南極授業①(三国丘高校全日制)「未来につなぐミッション~南極観測の世界~」

こんにちは。大阪府立三国丘高等学校理科教諭の山本那由です。1月24日(金)、三国丘高校全日制・定時制の部、それぞれに実施した南極授業を、2回に分けて紹介します。今回は全日制の部です。全日制の部の対象は、三国丘高校全日制生徒1~3年(約700名)です。生徒にとって未知である南極観測について、魅力や意義を感じてもらえるよう、南極で行われている研究・観測を主軸に、授業を構成しました。工夫として、出演する隊員が話す内容を生徒に深く印象付けるため、画用紙に手書きでメッセージを書いてもらいました。

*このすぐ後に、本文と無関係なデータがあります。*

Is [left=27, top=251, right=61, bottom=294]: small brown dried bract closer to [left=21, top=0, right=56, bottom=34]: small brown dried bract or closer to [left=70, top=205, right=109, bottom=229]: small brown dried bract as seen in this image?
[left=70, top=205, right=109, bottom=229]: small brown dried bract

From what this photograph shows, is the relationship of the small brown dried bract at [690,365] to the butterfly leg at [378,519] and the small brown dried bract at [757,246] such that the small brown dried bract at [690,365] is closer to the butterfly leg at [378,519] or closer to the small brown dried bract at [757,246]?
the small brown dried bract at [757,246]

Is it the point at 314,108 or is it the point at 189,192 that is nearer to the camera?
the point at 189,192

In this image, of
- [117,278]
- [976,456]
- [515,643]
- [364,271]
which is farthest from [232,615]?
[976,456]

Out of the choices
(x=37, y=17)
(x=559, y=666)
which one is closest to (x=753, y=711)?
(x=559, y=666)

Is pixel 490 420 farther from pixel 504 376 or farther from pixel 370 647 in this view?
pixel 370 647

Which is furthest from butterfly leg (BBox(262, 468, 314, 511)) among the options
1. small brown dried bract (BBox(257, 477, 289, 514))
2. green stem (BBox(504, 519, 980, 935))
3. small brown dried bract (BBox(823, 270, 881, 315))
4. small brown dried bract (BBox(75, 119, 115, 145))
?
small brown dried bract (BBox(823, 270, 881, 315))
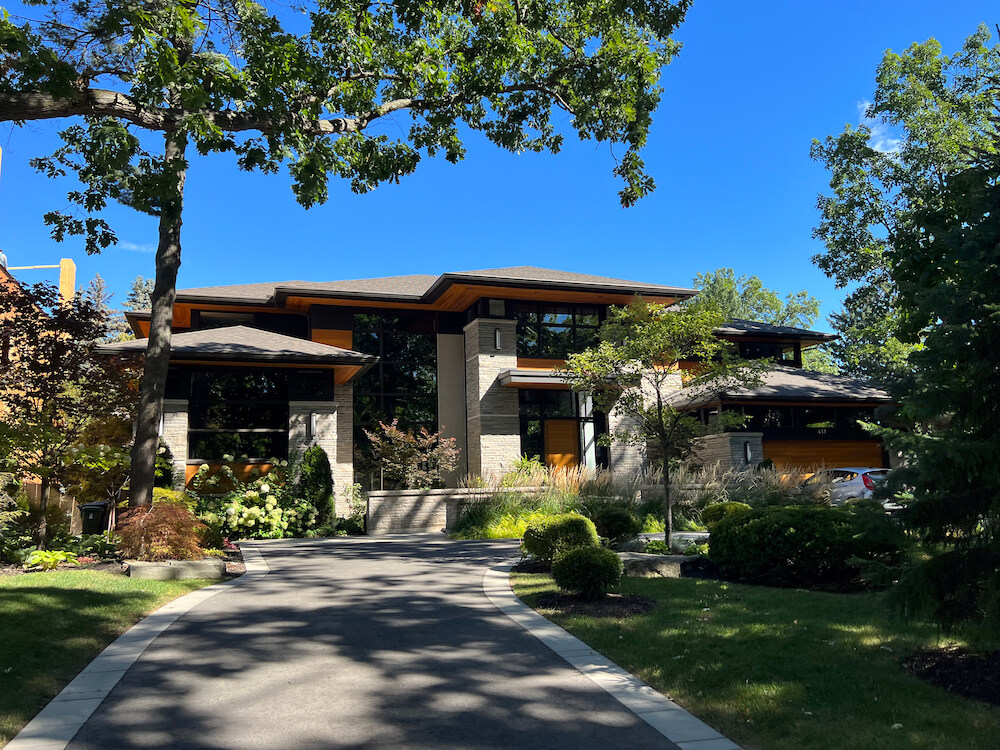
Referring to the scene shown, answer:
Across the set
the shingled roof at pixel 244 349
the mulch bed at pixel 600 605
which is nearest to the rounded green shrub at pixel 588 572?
the mulch bed at pixel 600 605

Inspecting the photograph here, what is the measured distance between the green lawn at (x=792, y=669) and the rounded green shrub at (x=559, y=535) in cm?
161

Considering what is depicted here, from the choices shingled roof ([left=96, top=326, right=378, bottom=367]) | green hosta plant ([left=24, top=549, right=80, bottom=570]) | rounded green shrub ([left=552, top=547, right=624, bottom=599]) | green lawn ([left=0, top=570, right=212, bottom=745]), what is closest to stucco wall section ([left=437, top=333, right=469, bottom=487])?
shingled roof ([left=96, top=326, right=378, bottom=367])

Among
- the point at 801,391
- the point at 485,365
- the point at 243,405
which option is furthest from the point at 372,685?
the point at 801,391

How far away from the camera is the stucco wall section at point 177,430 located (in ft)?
59.1

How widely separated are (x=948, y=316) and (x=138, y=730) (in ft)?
19.1

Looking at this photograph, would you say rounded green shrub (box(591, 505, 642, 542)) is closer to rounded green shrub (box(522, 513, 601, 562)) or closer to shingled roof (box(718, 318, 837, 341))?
rounded green shrub (box(522, 513, 601, 562))

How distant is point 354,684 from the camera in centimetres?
534

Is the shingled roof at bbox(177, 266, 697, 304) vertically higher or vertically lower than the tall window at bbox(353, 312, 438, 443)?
higher

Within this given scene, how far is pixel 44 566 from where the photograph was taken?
10219 mm

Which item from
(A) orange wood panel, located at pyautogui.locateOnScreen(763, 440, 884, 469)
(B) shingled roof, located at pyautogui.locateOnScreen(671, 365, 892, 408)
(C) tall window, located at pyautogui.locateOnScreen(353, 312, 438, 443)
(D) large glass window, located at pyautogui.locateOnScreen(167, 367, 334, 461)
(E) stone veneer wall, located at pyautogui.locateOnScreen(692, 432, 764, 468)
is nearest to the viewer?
(D) large glass window, located at pyautogui.locateOnScreen(167, 367, 334, 461)

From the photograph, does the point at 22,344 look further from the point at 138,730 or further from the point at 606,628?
the point at 606,628

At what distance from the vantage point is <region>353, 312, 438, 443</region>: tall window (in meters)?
24.5

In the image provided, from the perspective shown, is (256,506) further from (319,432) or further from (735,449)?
(735,449)

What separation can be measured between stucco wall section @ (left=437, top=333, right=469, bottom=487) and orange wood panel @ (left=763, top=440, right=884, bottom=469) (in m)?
10.4
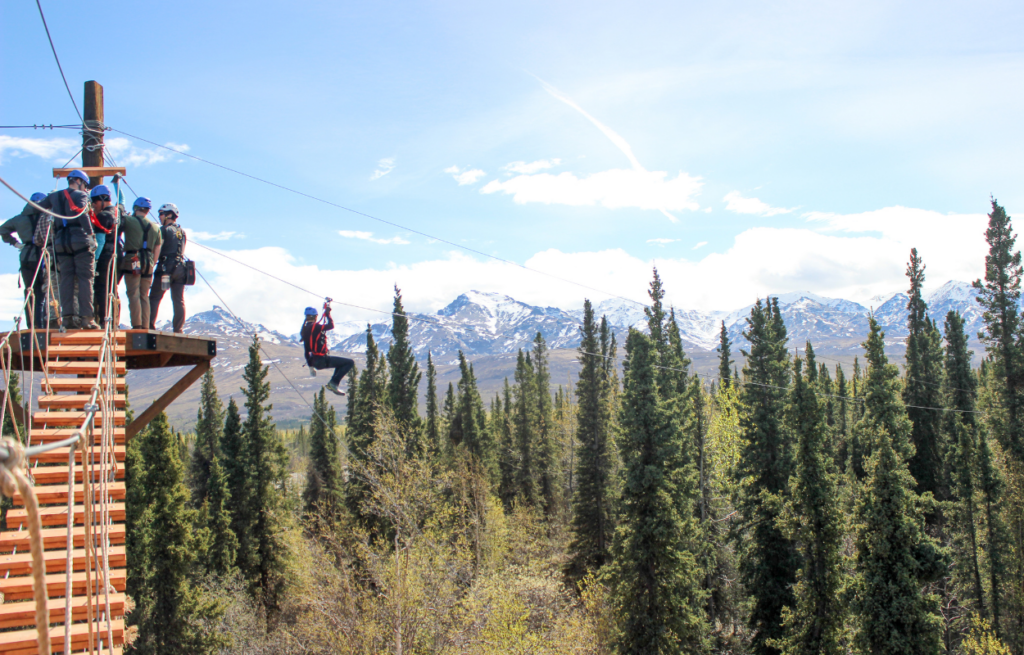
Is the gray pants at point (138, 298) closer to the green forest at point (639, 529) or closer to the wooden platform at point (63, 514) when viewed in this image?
the wooden platform at point (63, 514)

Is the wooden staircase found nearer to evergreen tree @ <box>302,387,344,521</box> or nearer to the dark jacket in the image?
the dark jacket

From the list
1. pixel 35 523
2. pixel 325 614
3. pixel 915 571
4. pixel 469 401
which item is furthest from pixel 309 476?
pixel 35 523

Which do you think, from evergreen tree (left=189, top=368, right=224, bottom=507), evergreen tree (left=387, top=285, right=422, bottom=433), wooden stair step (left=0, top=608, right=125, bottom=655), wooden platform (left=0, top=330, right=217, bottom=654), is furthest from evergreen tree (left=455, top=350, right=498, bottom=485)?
wooden stair step (left=0, top=608, right=125, bottom=655)

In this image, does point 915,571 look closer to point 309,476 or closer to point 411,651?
point 411,651

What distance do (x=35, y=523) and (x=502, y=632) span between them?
924 inches

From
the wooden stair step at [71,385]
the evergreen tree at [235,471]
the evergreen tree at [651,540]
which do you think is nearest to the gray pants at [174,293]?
the wooden stair step at [71,385]

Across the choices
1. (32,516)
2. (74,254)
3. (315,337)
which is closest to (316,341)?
(315,337)

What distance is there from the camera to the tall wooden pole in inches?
372

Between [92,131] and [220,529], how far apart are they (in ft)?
100

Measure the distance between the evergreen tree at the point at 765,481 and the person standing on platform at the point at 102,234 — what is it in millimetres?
23548

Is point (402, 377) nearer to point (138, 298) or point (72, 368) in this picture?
point (138, 298)

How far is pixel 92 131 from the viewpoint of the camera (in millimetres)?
9469

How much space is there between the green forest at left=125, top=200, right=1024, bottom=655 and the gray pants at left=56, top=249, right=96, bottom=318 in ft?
41.4

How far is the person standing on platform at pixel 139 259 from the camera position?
913cm
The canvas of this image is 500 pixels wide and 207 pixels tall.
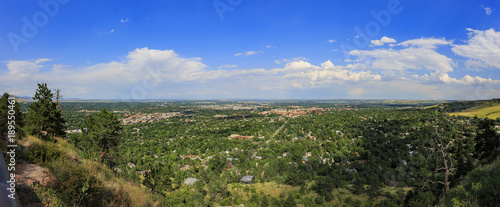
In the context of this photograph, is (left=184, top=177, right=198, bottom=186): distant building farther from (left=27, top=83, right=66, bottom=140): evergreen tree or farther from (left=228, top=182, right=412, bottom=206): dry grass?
(left=27, top=83, right=66, bottom=140): evergreen tree

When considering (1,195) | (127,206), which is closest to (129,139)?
(127,206)

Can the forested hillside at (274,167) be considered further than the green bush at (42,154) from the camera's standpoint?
Yes

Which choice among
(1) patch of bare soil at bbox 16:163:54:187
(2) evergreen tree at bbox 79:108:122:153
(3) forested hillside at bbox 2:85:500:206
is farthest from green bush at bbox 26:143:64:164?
(2) evergreen tree at bbox 79:108:122:153

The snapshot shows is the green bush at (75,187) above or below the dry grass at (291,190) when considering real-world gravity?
above

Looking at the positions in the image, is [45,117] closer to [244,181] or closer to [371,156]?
[244,181]

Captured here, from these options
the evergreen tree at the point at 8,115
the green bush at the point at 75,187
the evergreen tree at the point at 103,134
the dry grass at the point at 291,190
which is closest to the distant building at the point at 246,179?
the dry grass at the point at 291,190

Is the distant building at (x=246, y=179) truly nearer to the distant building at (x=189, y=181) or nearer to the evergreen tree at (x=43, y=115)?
the distant building at (x=189, y=181)
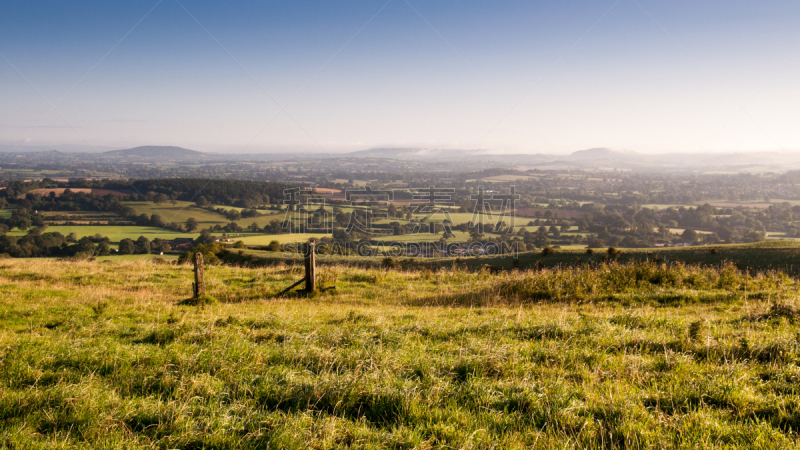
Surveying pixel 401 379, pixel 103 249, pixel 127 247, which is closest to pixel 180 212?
pixel 127 247

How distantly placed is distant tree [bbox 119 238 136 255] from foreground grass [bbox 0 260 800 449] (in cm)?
3723

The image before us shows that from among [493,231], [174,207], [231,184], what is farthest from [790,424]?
[231,184]

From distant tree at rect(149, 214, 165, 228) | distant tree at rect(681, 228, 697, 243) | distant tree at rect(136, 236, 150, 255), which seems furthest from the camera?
distant tree at rect(149, 214, 165, 228)

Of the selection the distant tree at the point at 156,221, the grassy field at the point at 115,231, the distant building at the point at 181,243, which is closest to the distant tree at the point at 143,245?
the grassy field at the point at 115,231

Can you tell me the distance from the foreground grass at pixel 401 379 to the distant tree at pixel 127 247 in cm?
3723

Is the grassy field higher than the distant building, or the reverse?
the grassy field

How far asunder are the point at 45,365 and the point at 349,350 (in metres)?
3.82

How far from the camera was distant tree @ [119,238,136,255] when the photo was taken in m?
39.9

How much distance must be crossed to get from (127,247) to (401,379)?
47367 mm

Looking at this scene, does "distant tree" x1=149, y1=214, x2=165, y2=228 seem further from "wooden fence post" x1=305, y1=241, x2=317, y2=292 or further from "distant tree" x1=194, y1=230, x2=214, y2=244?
"wooden fence post" x1=305, y1=241, x2=317, y2=292

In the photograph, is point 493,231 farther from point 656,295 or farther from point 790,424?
point 790,424

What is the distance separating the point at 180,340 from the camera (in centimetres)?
608

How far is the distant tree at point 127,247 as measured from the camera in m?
39.9

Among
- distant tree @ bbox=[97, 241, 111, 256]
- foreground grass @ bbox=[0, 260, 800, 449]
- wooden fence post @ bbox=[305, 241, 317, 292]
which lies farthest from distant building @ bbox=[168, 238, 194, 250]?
foreground grass @ bbox=[0, 260, 800, 449]
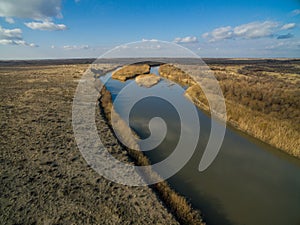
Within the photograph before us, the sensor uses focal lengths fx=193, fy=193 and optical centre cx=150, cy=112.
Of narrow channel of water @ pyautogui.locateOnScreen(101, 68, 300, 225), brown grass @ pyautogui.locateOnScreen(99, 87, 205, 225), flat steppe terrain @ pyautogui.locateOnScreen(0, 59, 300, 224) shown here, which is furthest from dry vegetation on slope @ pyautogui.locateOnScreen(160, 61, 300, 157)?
brown grass @ pyautogui.locateOnScreen(99, 87, 205, 225)

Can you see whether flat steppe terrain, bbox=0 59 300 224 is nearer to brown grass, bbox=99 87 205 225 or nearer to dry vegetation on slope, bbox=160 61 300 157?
dry vegetation on slope, bbox=160 61 300 157

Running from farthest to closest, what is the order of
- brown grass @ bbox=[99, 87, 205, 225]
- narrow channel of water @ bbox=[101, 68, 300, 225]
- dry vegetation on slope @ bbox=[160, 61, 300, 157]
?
dry vegetation on slope @ bbox=[160, 61, 300, 157] < narrow channel of water @ bbox=[101, 68, 300, 225] < brown grass @ bbox=[99, 87, 205, 225]

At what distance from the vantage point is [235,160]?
10.0 meters

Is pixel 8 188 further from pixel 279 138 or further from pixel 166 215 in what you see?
pixel 279 138

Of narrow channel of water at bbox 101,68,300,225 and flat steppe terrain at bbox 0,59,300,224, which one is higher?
flat steppe terrain at bbox 0,59,300,224

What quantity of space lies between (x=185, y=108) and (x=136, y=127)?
7.21 m

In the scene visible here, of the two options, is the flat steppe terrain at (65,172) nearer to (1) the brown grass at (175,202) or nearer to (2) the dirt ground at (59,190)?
(2) the dirt ground at (59,190)

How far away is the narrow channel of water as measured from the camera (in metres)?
6.55

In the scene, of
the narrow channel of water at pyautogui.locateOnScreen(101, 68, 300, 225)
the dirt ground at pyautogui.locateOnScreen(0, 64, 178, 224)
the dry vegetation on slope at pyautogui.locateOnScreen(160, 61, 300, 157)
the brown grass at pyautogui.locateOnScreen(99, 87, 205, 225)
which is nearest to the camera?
the dirt ground at pyautogui.locateOnScreen(0, 64, 178, 224)

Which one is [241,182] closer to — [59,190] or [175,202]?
[175,202]

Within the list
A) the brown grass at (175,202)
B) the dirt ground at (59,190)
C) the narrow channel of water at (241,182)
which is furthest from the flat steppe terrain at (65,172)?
the narrow channel of water at (241,182)

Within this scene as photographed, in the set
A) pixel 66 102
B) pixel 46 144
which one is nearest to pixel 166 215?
pixel 46 144

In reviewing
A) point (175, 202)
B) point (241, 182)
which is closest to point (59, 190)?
point (175, 202)

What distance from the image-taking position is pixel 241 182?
8.22 meters
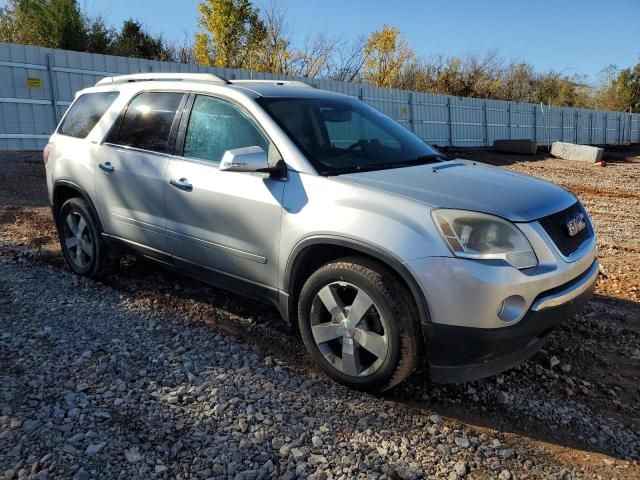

まずは昭和基地の様子を紹介。管理棟前の19広場(いちきゅうひろば)から生中継をしました。同じく派遣教員である長浦先生に濡れタオルを30回振り回していただき、タオルが凍るか実験を行いました。この時の気温は約-0.5℃。タオルを触ると少し凍っていたものの、タオルが棒のようになることはありませんでした。夏の昭和基地は、生徒の予想に反して、そこまで寒くないということを実感してもらいました。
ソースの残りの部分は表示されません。